TASK TO CARRY OUT:
Lay out the entries as a two-column CSV with the headers entry_text and answer, one row per entry. Begin at the line that contains "In the snapshot, is", continue through the end of the entries, and put each field in quotation marks with its line breaks replaced by spaces, omitting the pictures.

[begin DATA EXCERPTS]

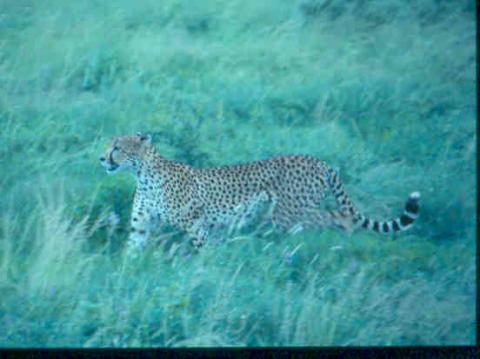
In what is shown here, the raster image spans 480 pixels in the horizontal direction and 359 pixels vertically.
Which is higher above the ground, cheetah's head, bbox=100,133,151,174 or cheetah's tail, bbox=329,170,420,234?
cheetah's head, bbox=100,133,151,174

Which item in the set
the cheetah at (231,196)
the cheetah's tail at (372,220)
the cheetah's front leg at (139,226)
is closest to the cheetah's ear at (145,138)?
the cheetah at (231,196)

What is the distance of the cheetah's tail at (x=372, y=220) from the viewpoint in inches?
229

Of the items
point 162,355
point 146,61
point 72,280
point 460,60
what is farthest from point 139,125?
point 460,60

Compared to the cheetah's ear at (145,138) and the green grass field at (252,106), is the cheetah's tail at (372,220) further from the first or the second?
the cheetah's ear at (145,138)

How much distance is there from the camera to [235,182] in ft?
19.2

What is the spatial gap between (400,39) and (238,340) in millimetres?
2013

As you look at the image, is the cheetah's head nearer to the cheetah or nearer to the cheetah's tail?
the cheetah

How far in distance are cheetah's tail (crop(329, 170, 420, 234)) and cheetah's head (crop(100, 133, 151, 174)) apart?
1.13 metres

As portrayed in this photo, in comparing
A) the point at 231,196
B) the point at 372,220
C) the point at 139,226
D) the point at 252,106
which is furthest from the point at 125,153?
the point at 372,220

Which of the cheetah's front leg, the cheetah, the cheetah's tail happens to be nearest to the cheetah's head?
the cheetah

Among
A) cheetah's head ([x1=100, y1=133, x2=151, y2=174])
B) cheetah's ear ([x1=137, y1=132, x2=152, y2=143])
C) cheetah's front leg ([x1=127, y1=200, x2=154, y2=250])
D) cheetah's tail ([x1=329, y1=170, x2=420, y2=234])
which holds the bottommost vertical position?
cheetah's front leg ([x1=127, y1=200, x2=154, y2=250])

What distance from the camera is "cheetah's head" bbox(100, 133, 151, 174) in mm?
5832

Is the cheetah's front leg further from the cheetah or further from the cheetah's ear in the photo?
the cheetah's ear

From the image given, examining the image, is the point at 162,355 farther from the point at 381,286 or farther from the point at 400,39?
the point at 400,39
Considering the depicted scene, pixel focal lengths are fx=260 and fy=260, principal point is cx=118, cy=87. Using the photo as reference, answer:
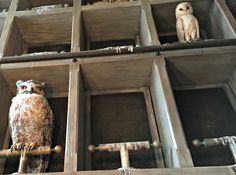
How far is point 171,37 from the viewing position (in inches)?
54.2

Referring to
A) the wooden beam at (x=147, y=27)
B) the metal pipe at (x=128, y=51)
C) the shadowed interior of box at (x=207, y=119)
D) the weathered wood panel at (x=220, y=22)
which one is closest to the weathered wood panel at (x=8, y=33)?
the metal pipe at (x=128, y=51)

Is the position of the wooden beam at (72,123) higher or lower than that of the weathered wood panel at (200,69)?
lower

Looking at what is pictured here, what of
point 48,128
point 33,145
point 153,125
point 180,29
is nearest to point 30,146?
point 33,145

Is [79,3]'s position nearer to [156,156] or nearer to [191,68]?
[191,68]

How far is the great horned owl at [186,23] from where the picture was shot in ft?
3.84

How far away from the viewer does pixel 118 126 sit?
107 cm

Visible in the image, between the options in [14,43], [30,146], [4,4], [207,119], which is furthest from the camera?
[4,4]

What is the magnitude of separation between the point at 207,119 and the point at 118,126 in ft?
1.18

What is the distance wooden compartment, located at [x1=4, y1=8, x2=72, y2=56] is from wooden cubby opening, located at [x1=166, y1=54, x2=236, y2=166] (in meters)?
0.59

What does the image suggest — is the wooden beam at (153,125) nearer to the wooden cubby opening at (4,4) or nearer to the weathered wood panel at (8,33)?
the weathered wood panel at (8,33)

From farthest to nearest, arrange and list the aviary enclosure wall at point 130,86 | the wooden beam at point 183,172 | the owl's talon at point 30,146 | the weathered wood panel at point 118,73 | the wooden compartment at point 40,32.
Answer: the wooden compartment at point 40,32, the weathered wood panel at point 118,73, the aviary enclosure wall at point 130,86, the owl's talon at point 30,146, the wooden beam at point 183,172

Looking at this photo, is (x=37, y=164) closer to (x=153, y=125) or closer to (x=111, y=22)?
(x=153, y=125)

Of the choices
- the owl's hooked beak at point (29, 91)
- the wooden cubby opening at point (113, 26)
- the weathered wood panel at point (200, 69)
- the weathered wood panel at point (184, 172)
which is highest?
the wooden cubby opening at point (113, 26)

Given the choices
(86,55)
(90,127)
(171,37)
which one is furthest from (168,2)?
(90,127)
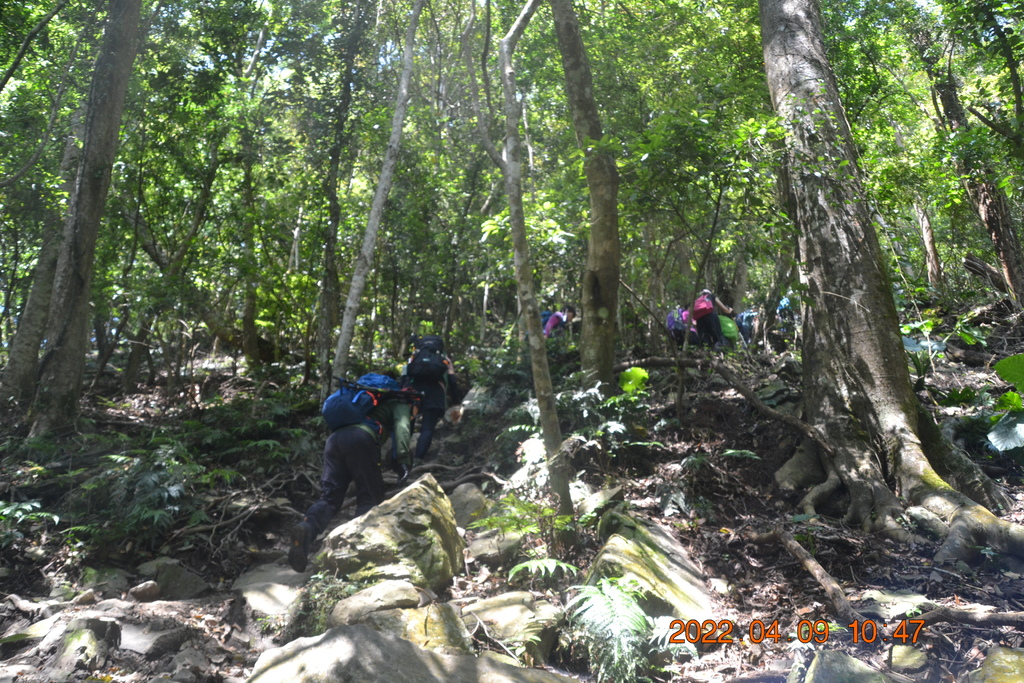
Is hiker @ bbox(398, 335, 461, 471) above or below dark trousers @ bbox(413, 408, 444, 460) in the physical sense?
above

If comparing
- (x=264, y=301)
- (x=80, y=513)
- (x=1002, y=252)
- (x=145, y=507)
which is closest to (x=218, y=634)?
(x=145, y=507)

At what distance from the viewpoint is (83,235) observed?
27.9ft

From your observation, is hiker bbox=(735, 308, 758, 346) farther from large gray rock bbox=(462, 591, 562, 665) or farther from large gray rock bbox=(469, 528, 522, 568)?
large gray rock bbox=(462, 591, 562, 665)

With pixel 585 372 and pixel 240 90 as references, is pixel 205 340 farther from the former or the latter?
pixel 585 372

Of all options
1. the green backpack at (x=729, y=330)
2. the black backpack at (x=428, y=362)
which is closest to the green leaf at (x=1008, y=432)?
the black backpack at (x=428, y=362)

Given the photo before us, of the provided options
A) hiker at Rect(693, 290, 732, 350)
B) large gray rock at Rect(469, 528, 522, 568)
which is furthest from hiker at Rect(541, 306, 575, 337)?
large gray rock at Rect(469, 528, 522, 568)

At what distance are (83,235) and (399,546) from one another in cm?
678

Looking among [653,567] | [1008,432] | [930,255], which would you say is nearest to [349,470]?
[653,567]

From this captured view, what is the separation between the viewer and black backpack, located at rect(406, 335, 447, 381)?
8156 millimetres

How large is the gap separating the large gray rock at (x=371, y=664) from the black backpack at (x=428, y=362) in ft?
15.8

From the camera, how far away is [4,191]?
33.8 ft

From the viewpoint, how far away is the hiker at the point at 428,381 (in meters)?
8.19

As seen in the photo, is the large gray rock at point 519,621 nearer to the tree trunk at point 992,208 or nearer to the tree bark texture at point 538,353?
the tree bark texture at point 538,353
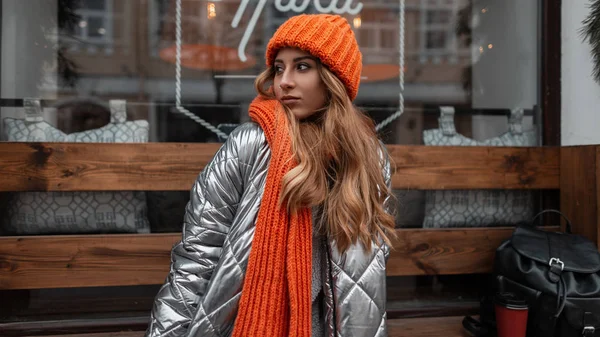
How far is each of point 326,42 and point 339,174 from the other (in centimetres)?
39

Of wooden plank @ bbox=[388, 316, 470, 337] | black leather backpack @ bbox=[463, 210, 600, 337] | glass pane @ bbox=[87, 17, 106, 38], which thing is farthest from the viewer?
glass pane @ bbox=[87, 17, 106, 38]

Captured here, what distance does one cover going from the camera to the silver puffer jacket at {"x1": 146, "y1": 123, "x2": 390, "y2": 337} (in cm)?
124

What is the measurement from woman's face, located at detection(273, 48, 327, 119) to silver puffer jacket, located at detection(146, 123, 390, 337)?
0.44 ft

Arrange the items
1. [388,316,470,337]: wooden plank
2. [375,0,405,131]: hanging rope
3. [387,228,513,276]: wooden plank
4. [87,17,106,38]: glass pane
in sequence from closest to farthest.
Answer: [388,316,470,337]: wooden plank
[387,228,513,276]: wooden plank
[87,17,106,38]: glass pane
[375,0,405,131]: hanging rope

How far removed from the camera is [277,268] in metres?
1.26

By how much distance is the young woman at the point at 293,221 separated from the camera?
124 centimetres

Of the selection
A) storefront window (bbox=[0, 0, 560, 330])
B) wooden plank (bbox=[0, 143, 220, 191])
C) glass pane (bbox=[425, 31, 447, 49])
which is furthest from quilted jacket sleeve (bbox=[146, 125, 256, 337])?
glass pane (bbox=[425, 31, 447, 49])

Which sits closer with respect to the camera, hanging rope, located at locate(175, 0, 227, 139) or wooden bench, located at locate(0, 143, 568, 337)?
wooden bench, located at locate(0, 143, 568, 337)

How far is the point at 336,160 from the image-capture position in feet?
4.53

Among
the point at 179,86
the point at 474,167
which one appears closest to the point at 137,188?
the point at 179,86

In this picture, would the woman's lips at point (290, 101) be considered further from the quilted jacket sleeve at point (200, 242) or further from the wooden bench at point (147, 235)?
the wooden bench at point (147, 235)

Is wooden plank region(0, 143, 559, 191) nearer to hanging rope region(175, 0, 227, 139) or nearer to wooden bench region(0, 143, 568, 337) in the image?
wooden bench region(0, 143, 568, 337)

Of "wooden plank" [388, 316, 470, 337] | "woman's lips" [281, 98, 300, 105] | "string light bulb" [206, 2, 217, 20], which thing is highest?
"string light bulb" [206, 2, 217, 20]

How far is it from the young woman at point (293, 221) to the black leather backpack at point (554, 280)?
95cm
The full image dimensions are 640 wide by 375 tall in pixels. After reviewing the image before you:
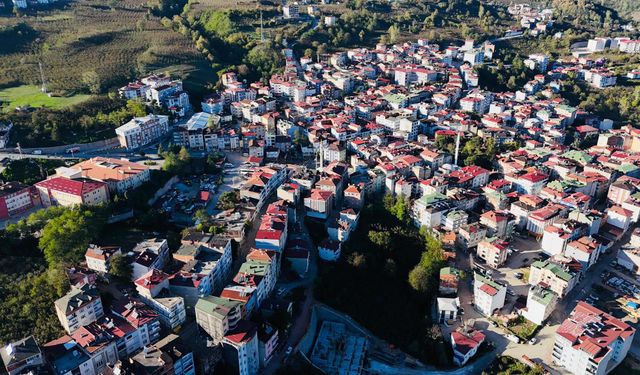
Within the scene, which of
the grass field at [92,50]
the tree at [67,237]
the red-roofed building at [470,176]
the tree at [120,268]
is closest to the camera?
the tree at [120,268]

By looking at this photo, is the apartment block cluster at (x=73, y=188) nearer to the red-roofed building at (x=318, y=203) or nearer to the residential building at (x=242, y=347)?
the red-roofed building at (x=318, y=203)

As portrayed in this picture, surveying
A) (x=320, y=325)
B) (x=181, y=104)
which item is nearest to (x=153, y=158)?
(x=181, y=104)

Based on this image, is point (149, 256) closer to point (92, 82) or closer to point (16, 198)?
point (16, 198)

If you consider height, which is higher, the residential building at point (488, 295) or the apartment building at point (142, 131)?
the apartment building at point (142, 131)

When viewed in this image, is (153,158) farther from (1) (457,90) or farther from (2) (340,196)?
(1) (457,90)

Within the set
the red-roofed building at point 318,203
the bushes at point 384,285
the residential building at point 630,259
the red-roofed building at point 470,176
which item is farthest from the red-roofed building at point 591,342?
the red-roofed building at point 318,203

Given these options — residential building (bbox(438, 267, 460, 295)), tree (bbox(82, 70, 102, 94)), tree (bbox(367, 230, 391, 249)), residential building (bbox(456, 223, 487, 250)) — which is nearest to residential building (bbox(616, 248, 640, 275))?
residential building (bbox(456, 223, 487, 250))

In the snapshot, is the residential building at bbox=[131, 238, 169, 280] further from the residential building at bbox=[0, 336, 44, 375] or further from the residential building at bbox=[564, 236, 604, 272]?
the residential building at bbox=[564, 236, 604, 272]
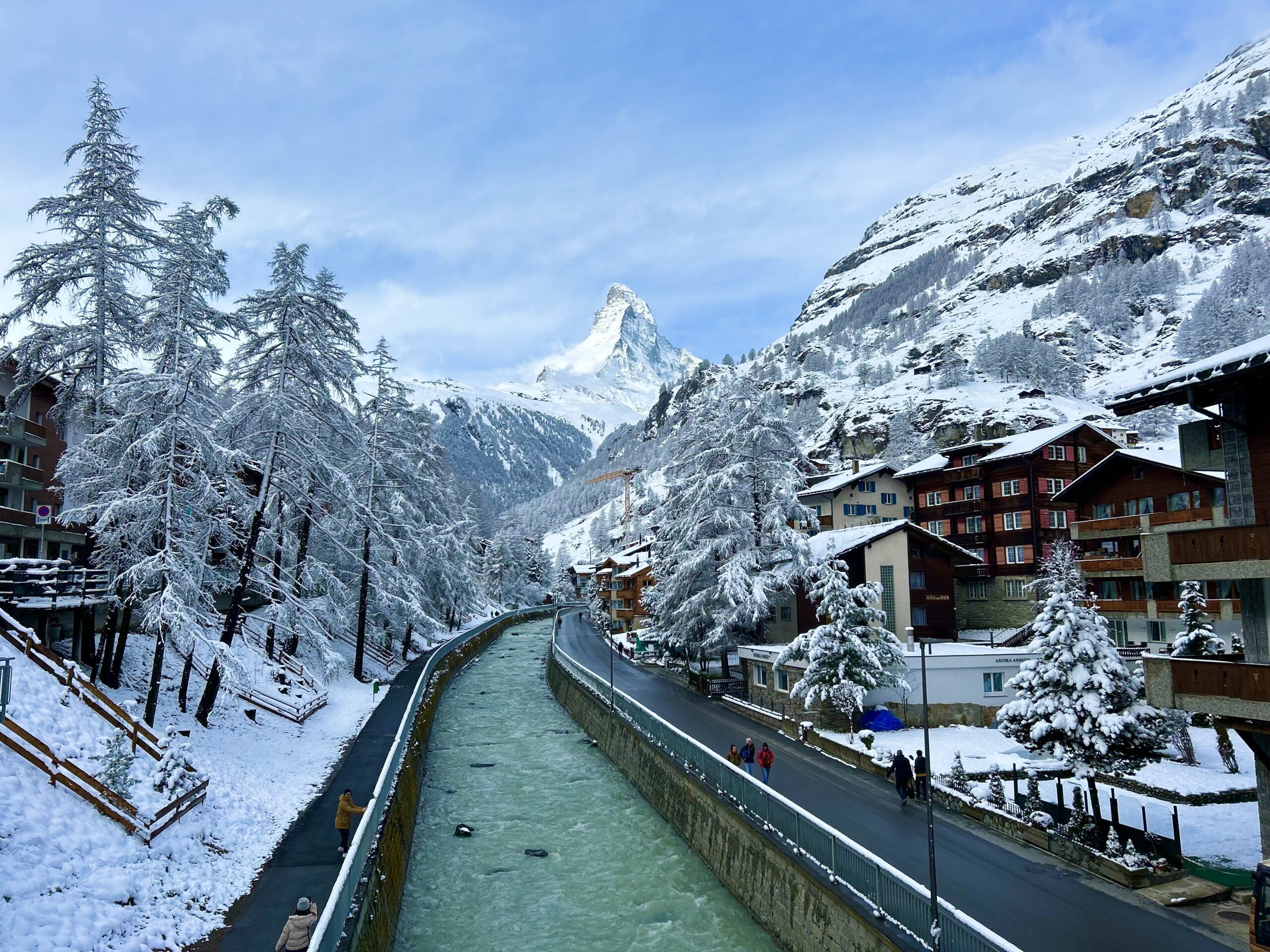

[end DATA EXCERPTS]

RESPONSE TO THIS TASK:
entry_text,answer
"In the snapshot, is the residential building at bbox=[131, 238, 169, 280] further from the residential building at bbox=[0, 336, 44, 375] or further from the residential building at bbox=[564, 236, 604, 272]?","the residential building at bbox=[564, 236, 604, 272]"